Mitt Romney coolly defended his solid New Hampshire lead Saturday night in a high-stakes debate as his rivals took aim at each other as they struggled to emerge as Romney’s main challenger.
The six candidates fought, sometimes bitterly, over leadership qualities, job creation, military backgrounds, and a host of other issues three days before the nation’s first presidential primary here.
Romney, the former governor of Massachusetts who has a huge lead in New Hampshire polls, defended his role as a businessman and emerged from the debate largely unscathed. His opponents largely fired at each other, not him, and he concentrated his criticism on Barack Obama, cultivating his camp’s contention that he’s the Republican most able to defeat the Democratic incumbent.
Former Sen. Rick Santorum of Pennsylvania, who surged into a virtual tie with Romney in Tuesday’s Iowa caucuses, promoted his record of working in Congress on issues such as Iran as a better model for presidential leadership than Romney’s record as a private-equity capitalist.
“Business experience doesn’t necessarily match up with being the commander-in-chief,” Santorum said, referring to Romney. “The commander-in-chief of this country isn’t a CEO.”

* Direction 1 *
Count the lines in the entries that contain the string "meters", and give only that number.

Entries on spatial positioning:
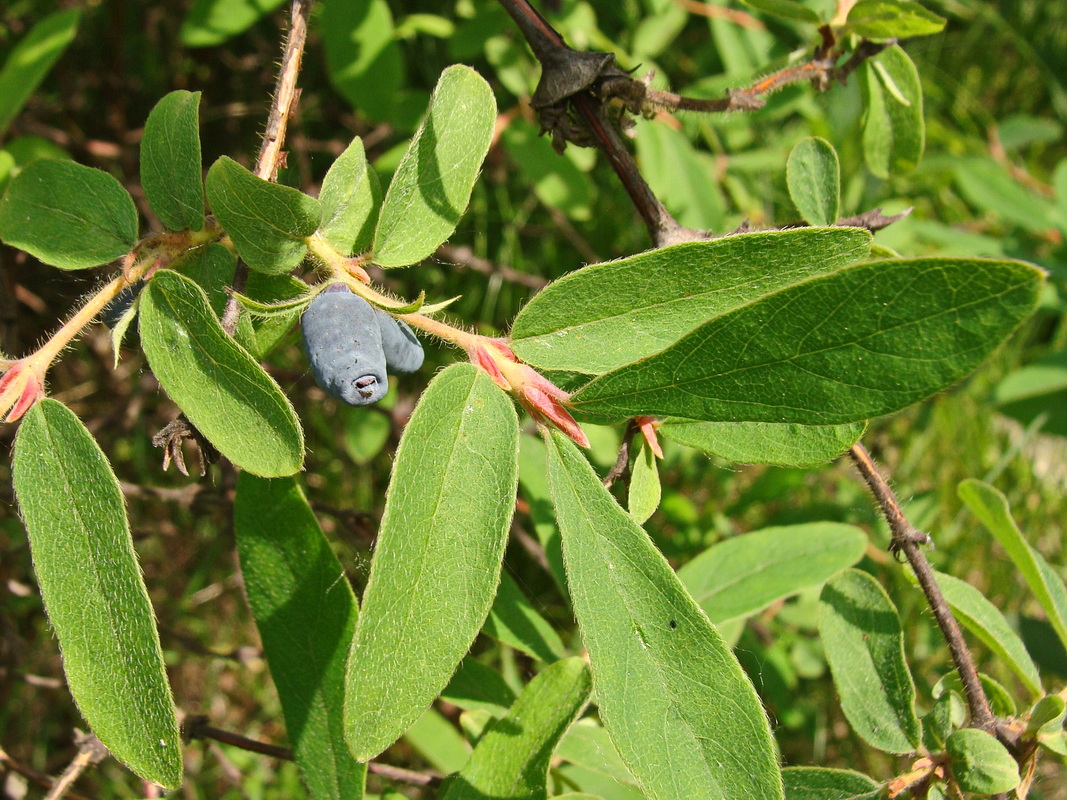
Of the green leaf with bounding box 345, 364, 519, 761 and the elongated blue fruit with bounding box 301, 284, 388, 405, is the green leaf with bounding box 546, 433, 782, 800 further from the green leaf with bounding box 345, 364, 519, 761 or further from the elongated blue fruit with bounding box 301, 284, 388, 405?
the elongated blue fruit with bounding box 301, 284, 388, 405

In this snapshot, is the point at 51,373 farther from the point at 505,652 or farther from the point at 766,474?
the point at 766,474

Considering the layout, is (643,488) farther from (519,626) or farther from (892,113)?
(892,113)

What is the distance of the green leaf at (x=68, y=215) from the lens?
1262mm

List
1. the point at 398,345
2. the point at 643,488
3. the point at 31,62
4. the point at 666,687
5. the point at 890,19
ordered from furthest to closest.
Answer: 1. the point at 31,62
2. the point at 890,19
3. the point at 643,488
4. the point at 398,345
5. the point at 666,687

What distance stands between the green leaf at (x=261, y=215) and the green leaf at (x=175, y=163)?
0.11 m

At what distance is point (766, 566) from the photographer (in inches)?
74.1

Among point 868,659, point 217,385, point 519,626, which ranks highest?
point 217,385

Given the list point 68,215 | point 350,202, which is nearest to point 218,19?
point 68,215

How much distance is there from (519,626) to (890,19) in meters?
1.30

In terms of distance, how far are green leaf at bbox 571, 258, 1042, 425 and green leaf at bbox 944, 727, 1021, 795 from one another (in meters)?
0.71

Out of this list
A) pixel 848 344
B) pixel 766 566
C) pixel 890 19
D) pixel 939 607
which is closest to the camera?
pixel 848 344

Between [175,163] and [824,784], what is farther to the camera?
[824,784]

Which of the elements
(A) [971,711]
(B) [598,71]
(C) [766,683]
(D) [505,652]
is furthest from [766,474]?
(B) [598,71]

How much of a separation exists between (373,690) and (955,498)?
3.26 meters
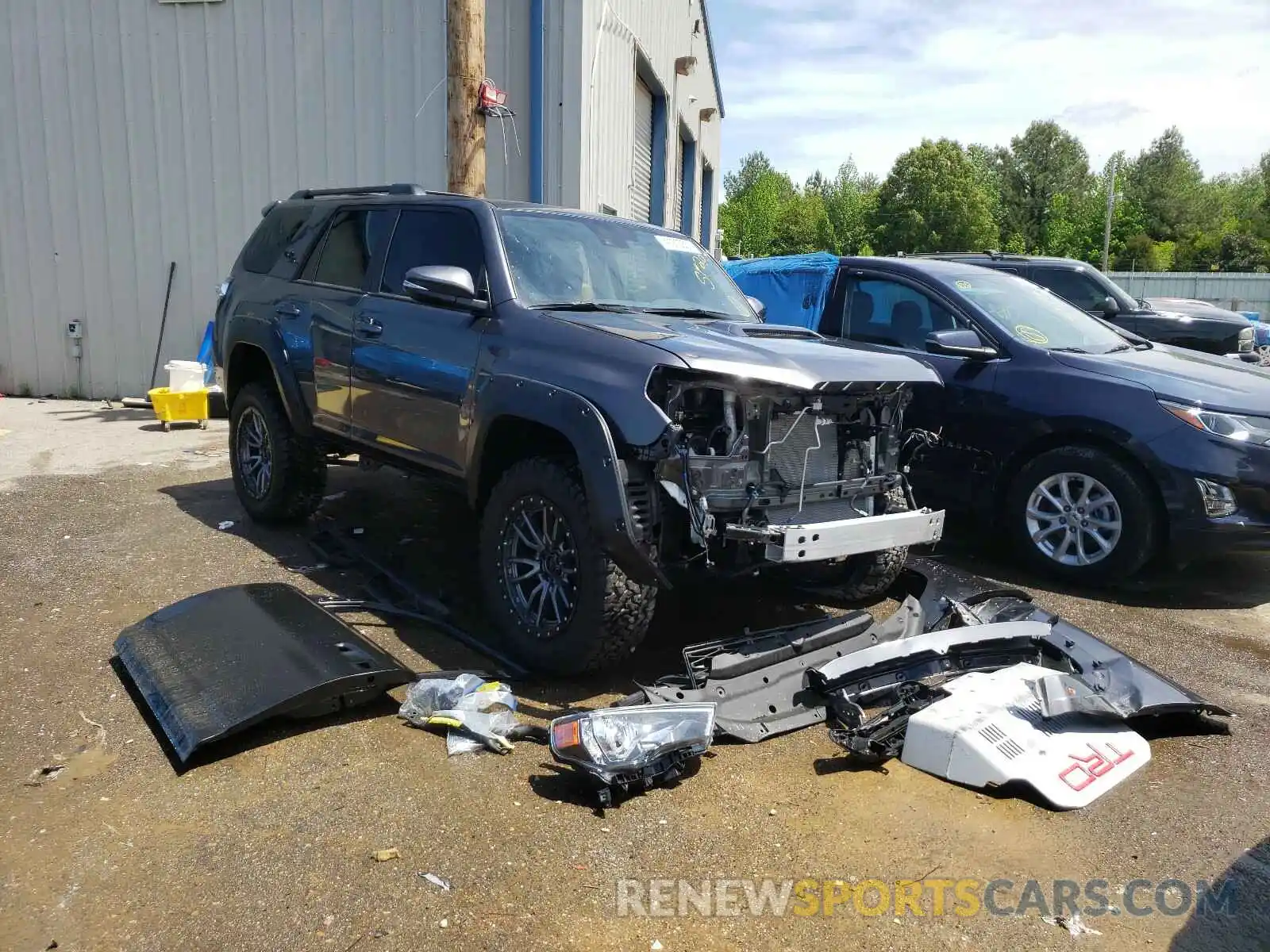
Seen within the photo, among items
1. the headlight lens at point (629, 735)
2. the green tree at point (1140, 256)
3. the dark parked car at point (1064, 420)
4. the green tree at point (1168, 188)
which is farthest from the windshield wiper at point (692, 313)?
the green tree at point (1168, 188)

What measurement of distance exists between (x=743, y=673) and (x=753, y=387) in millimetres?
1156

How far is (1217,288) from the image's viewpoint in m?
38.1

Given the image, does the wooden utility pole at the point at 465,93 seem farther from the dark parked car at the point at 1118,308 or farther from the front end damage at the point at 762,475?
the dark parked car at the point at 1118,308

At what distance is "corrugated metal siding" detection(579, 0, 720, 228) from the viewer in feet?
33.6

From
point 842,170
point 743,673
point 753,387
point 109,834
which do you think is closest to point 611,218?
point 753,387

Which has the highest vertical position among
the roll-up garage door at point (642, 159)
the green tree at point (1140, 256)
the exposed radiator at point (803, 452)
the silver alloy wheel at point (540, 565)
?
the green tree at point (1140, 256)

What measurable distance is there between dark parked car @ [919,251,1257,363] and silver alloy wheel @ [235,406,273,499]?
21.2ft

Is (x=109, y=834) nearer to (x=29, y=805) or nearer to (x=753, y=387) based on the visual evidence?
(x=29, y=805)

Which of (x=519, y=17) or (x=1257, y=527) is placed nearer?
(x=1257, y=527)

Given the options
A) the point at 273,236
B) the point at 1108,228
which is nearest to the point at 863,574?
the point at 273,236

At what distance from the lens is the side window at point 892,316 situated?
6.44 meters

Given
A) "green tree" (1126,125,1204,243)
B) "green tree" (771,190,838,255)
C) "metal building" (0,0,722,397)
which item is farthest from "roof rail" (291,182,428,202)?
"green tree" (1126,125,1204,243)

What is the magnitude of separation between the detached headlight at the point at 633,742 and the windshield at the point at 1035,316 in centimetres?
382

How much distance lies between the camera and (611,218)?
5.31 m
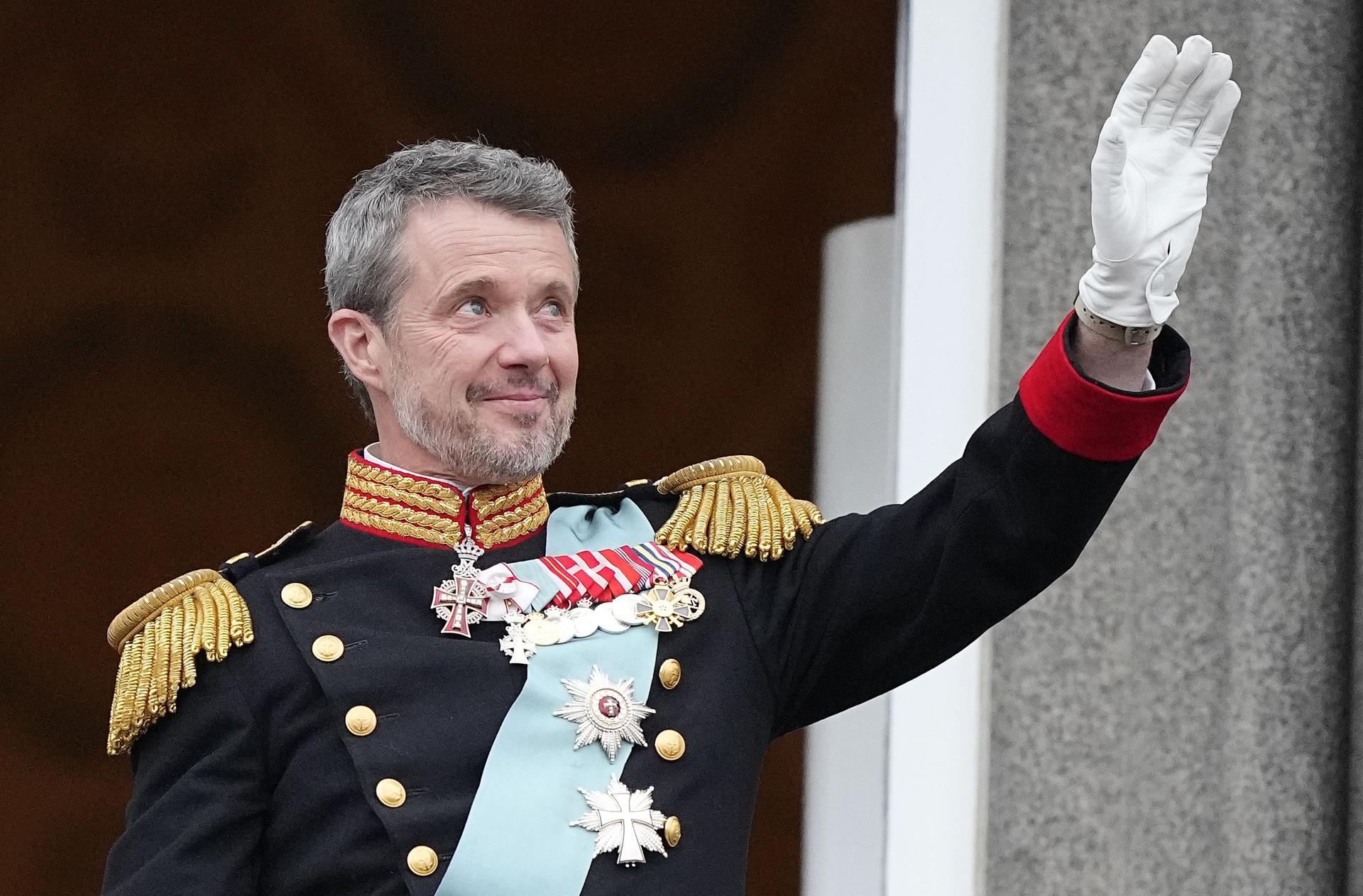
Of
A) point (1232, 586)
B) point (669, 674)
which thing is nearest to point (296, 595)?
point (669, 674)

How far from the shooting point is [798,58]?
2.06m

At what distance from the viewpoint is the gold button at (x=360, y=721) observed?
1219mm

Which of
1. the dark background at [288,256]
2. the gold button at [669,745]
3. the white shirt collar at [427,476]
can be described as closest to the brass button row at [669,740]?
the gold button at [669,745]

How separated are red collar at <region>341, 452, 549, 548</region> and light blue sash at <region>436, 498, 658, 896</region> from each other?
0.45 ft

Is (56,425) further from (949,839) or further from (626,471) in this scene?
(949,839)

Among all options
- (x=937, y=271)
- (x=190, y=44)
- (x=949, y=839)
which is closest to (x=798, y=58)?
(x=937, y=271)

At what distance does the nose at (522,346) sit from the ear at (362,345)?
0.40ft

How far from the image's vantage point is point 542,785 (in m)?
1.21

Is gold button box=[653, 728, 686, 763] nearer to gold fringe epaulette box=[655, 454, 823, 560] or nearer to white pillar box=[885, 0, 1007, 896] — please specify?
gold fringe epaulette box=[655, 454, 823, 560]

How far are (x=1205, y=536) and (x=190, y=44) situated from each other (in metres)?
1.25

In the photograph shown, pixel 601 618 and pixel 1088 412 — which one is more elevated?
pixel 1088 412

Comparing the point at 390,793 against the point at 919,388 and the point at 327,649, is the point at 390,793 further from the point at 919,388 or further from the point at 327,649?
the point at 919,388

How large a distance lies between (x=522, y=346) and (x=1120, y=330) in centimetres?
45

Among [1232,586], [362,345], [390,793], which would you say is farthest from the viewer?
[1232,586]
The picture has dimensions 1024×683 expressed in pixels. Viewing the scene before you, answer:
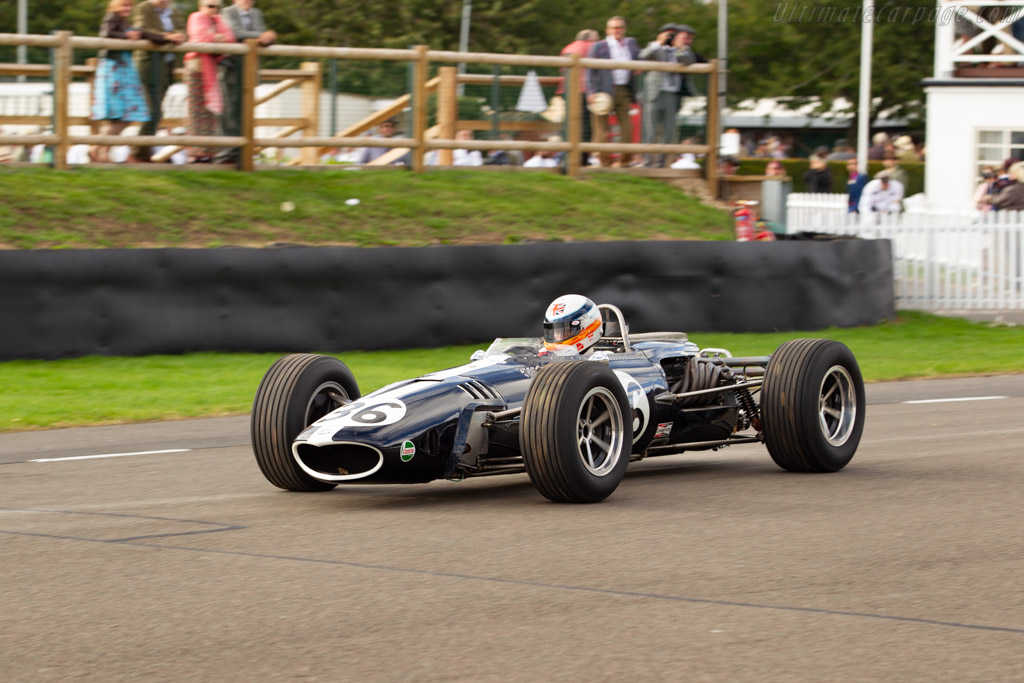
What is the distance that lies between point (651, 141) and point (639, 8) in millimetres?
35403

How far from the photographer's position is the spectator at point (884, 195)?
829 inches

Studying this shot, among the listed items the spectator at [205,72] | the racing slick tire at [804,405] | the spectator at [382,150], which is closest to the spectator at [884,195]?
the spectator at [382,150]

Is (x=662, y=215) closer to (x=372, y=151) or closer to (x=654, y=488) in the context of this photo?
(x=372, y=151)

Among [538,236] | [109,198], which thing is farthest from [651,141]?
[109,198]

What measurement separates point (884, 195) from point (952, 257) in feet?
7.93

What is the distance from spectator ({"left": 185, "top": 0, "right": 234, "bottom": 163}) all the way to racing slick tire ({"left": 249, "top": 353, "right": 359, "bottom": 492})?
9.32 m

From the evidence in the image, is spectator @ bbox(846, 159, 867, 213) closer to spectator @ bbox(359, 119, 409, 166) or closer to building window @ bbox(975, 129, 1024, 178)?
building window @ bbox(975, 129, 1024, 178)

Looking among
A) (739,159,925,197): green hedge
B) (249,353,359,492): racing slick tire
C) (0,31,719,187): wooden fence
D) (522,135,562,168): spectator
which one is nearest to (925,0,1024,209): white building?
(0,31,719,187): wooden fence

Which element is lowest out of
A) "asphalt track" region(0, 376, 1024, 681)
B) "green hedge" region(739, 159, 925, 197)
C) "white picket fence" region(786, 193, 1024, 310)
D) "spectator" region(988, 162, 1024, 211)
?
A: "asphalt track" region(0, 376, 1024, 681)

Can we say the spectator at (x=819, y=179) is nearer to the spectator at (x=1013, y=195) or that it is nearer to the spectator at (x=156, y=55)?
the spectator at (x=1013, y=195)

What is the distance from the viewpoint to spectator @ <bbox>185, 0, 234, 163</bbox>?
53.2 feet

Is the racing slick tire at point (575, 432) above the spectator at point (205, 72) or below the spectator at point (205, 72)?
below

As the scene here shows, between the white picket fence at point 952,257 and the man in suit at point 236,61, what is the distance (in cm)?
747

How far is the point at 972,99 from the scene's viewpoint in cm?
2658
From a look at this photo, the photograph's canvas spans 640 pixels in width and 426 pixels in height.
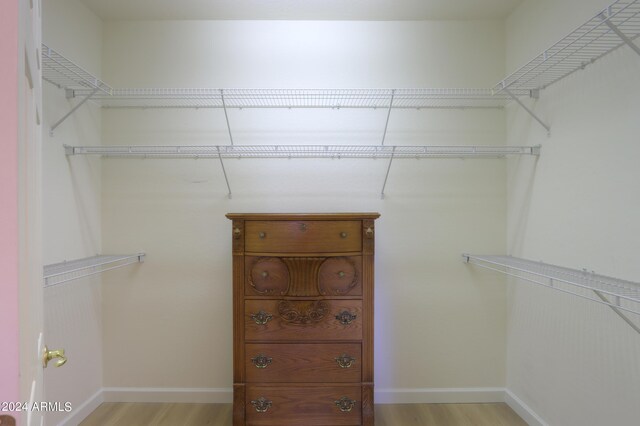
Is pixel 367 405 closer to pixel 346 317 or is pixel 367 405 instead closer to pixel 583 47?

* Direction 2 *
Continue the article about the New Hampshire Republican debate from the point where it stops.

* Task result 1 *
4

* Task result 2 *
Romney, co-founder of the Bain Capital investment company, responded firmly and deliberately.
“People who spend a lot of time in Washington don’t understand what happens in the real economy,” he said. “They think people who start businesses are just managers... Those people are leaders. My experience is in leadership.”
Former House Speaker Newt Gingrich also went after Romney’s record at Bain, a company that invested in other businesses, sometimes forcing job layoffs.
“I’m not nearly as enamored of a Wall Street model where you can flip companies, you can go in and have leveraged buyouts, you can basically take out all the money, leaving behind the worker,” Gingrich said.
“It always pained me” to downsize a business to make it financially successful, Romney said. But overall, he added, the businesses his company invested in “have now added more than 100,000 jobs.
Co-sponsored by Yahoo News and televised on ABC from Saint Anselm College, the two-hour debate was the first of a two-debate weekend showdown. The same group debates Sunday for 90 minutes on NBC’s “Meet the Press.” The first hour will be televised.
Together, the debates offered Romney a chance to solidify his overwhelming double-digit lead in the state, and a last chance for all the others to become the single conservative alternative before the race heads south to South Carolina, which votes on Jan. 21.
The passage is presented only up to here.